What We Can Learn from the Latest Political Sex Scandal
June 26, 2009You don’t have to be an oracle to figure that when a Governor disappears for a week, something is rotten in the state of Denmark. Car keys disappear. Loose change disappear. Even dogs may disappear. But people usually don’t. When they do it’s probably not a good sign. And when high ranking officials disappear, and no one seems to be too concerned, that’s a doubly bad sign.
So it didn’t come as a shock to me when I heard that Mark Sanford, the Republican Governor of South Carolina, confessed to an extramarital affair on Wednesday. From what I can tell, he has real regret. Only time will tell if the regret translates in fruit-bearing repentance. The statement from his wife was honest and impressive, couched in several biblical references and allusions.

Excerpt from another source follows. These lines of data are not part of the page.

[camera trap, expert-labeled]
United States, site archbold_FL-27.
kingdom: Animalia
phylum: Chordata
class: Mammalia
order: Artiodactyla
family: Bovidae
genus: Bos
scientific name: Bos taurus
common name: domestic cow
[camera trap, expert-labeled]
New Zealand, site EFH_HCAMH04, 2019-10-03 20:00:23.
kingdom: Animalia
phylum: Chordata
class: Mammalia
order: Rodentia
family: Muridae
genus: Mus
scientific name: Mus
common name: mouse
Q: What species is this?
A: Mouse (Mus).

She sounds serious about trying to forgive her husband and repair their torn marriage. We should pray for them.
But what can we learn about this latest in a long line of political sex scandals? Here are a few thoughts:
1. The best of men are men at best. I don’t know if politicians are always (or often) the best of men, but they certainly are among the most powerful. We look to them for leadership. We want them to voice our ideas and ideals. We want them to be strong, yet humble, personal, yet unaffected by the common stuff of life. We expect a lot from our leaders. They rarely deliver. They often fail miserably. Both parties have had their share of sex scandals in recent years. Neither one has a monopoly on holiness. I don’t think many of our politicians have even passed GO. And I’m sure there is plenty of infidelity we don’t even hear about, not to mention the back room deals, lies, slander, pride, and greed that take place all the time. Some trust in presidents and some in governors, but we trust in the name of the Lord our God.

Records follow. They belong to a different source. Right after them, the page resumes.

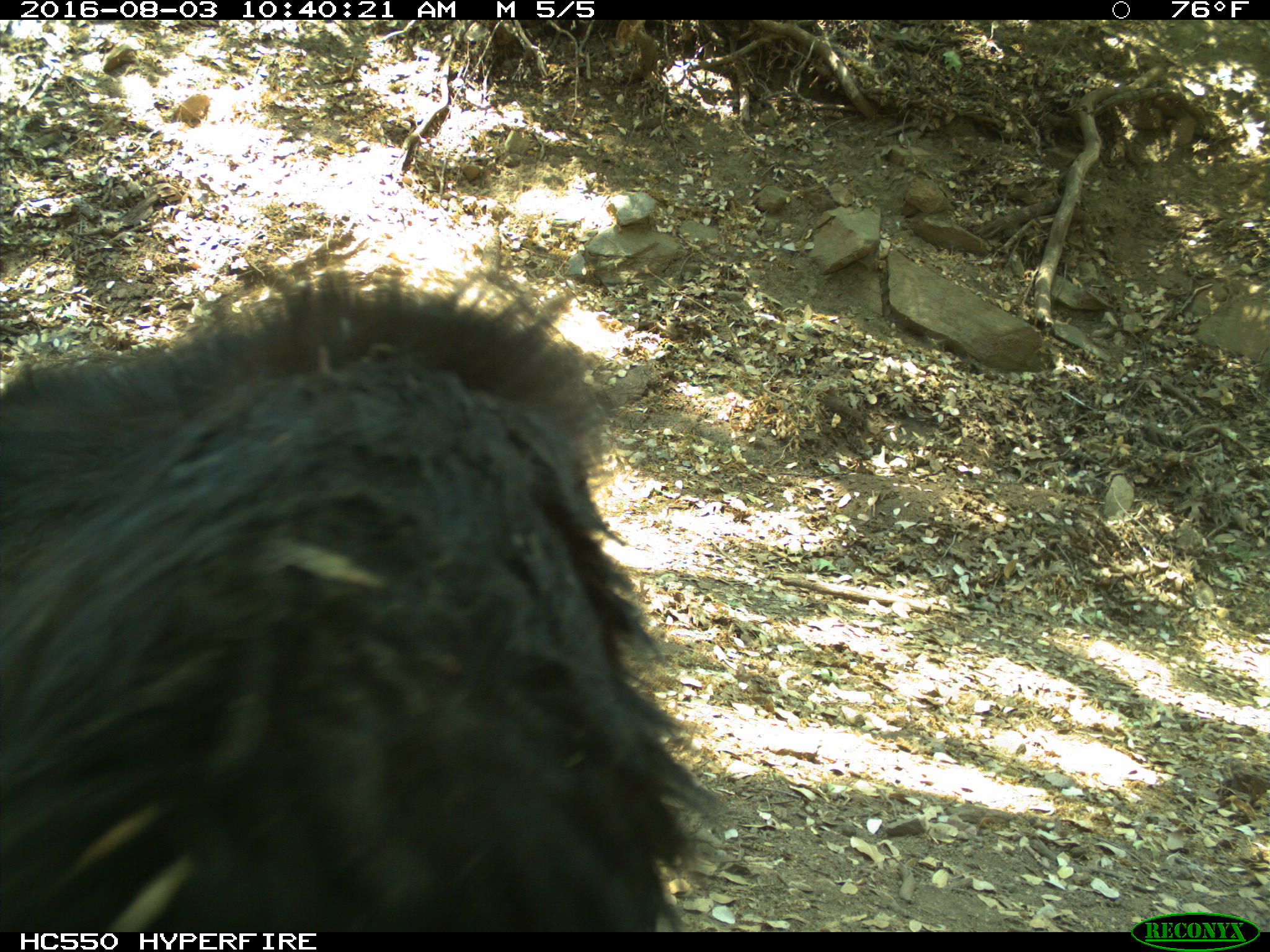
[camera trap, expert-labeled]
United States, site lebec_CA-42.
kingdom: Animalia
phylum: Chordata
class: Mammalia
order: Carnivora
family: Ursidae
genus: Ursus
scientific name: Ursus americanus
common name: american black bear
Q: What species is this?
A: Ursus americanus (american black bear).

2. None of us is immune to sin. I was talking with another pastor a couple weeks ago when he told me the story of his wife’s affair. She was the last person anyone ever expected to commit adultery. Because of her sin, he resigned from the church he was then serving. Today their marriage is strong and they often share their story, a sad but remarkable story of sin, repentance, forgiveness, and reconciliation.
One of the lessons they learned is that anyone–I mean anyone–is capable of adultery. The person who thinks they are immune for the temptation, should read up on Romans 7. The flesh will sell us out in a heartbeat. Why do powerful politicians and pastors and pastor’s wives throw everything away for a few minutes of pleasure? Why did Esau sell his birthright for a mess of pottage? Because we are sinners, worse than we think, more capable of wickedness and stupidity than we imagine. You can have all the hedges of protection in the world, but without the gospel and the transforming power of Christ that comes through the word of God and prayer, we still have the same heart. “Lead me not in temptation, but deliver me from evil”–pray it every day. We all have the ability to be moral morons.
3. Sin can be forgiven and sin has consequences. An affair may mean the end of Mark Sanford’s term as Governor. It should not mean the end of his life. We hope it will not mean the end of his marriage. Jesus’ blood is stronger than sexual immorality. The Lord can lead him to repentance and lead his wife to forgiveness. The Lord can use this to strengthen their family, not destroy it. Mark Sanford need not always be “that guy who cheated on his wife.” By God’s grace, he could be remembered as a man after God’s own heart.
But sin has consequences. David’s family was screwed up after the King’s rendezvous with the woman on the roof. The Sanford’s family is going to be a little screwy too, at least for awhile. The Governor’s political career may be over too. (If he really wants to do what is best for the GOP, his state, and his family, he should resign.) God cannot be mocked. We reap what we sow.
4. The law of God is written on their hearts. It amazes me that every time we have one of these sex scandals it makes front page news for several days, if not weeks. On one level this is not surprising. Sex sells. People like to hear about other people’s problems. Politicians love to score points off of other people’s problems. So of course we are going to hear about sex scandals.
But we don’t just hear about them, we hear moral outrage about them. I bet you could find nary a person in South Carolina who doesn’t think what their Governor did was wrong. Not just wrong for him mind you, but flat out wrong. Husbands shouldn’t cheat on their wives with Argentinian women: people across the political spectrum agree on that much.
Maybe it’s the whole speck and plank thing, but Americans have no problem believing in moral standards for their politicians. No matter what the courts say or how people get confused at the polls, people don’t really think marriage can be whatever you want it to be. One man and one woman plus another woman from Argentina is not a marriage. It is a violation of marriage. People still think some sex can be sin. They still think marriage matters. They still believe breaking a vow is a big deal. People in this country still have a moral conscience. It’s a shame they only listen to it when governors disappear to South America.